A group of students at Landslide Lake.

Who can create these magic moments?

I imagine that maybe you have a picture in your head of what an outdoor instructor is like.  Some of their characteristics, like genuine, adventurous, compassionate, kind; or some of their clothing choices, all synthetic, wool, rubber, gortex, and geared out to the max (most items patched or stained of course); or what they look like, super fit, youthful, messy (maybe a little greasy) hair?  In my opinion so far, this is a fairly accurate picture. What isn’t described here is the differences. Some are extremely outgoing and loud, some are soft spoken and a bit more introverted.  All are able to gain respect and build rapport through their own approach to leadership.

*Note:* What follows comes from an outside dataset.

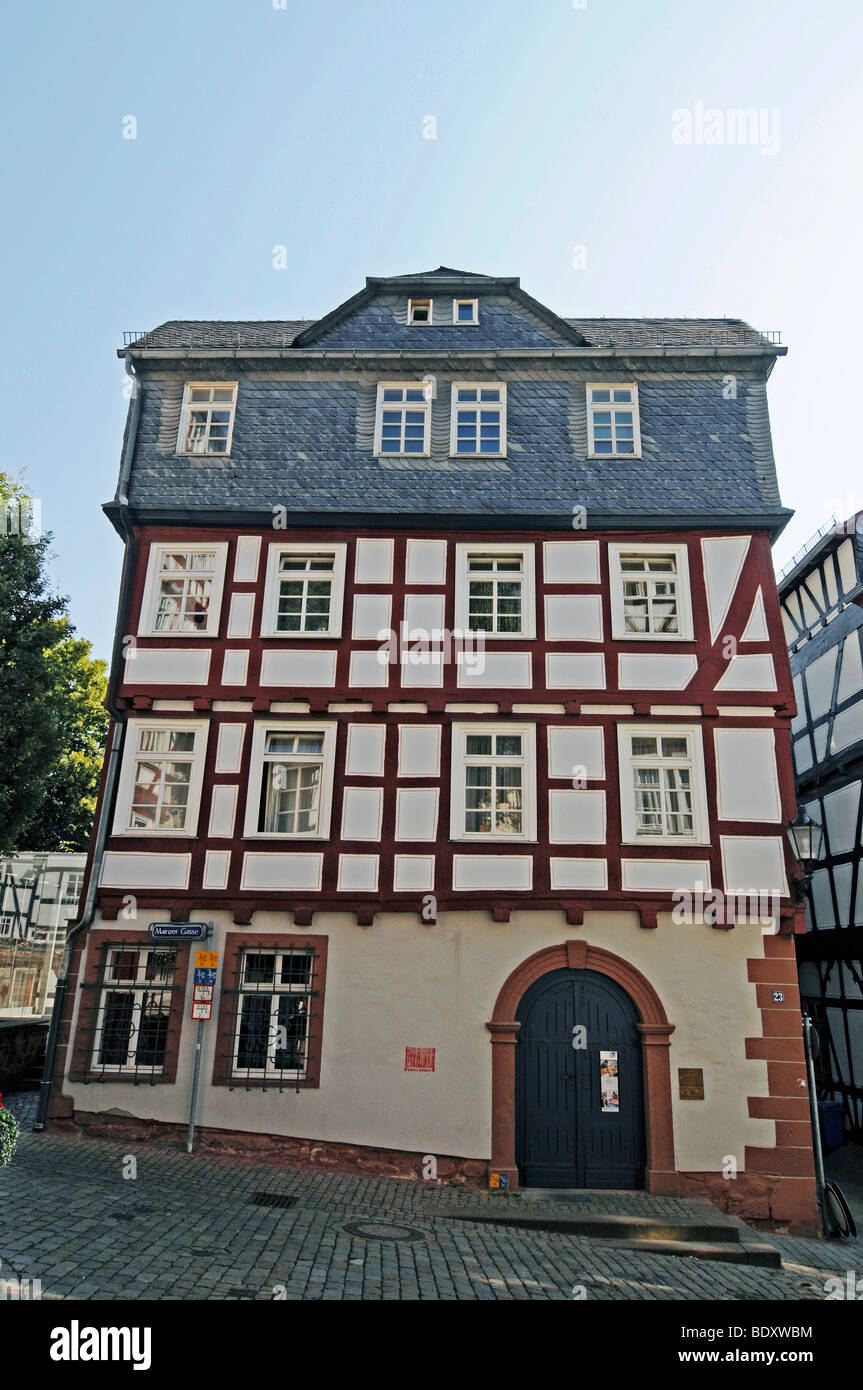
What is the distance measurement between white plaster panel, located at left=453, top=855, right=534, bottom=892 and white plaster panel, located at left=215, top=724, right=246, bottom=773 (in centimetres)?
357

They can be any gender, any race, of any sexual orientation, and any size.  As long as they can do the job, successfully and safely (physically and emotionally), all are welcome in this industry. 

My hope moving forward is that we receive a wider range of applicants to be able to represent a more global and inclusive picture.  It is the uniqueness of each instructor that provides a new and exciting experience each time a student, teacher or guests comes out to the lodge.

One of our many amazing instructor groups!

Education is not linear

This place isn’t perfect- and I really wouldn’t want to set that expectation. What this place is, is always willing and open to learn and grow.  If we ever thought that we were perfect, then where do you go from there? If you beat yourself up for not being perfect then you are less willing to ask for help when it is needed. I try to inspire that perspective in the instructors here.  Ask for help when you need it, admit when you have made a mistake, and reflect on what you have learned from that experience. We are not the ‘know it all’, ‘super badass’, ‘always ready for anything’ humans that you may envision us to be (maybe sometimes?). In reality, we have things to learn too.  Reflection and discussion are the main ways to recognize the learning and growth that you or your students have experienced, as well as the learning and growth in yourself! 

All the feels

I’m really looking forward to my next adventure as a mom.  I’m grateful to be in a place that reminds me daily how special this world is, how lucky we are to live here, and how amazing the people are that are in it.  I’m excited to use Mother Nature as my co-facilitator in educating my child.  I’m excited for all of the next Outdoor Educators to fill this place next season and continue to make this world a better place.

A tree being nurtured by an old growth stump-and a baby being nurtured by me!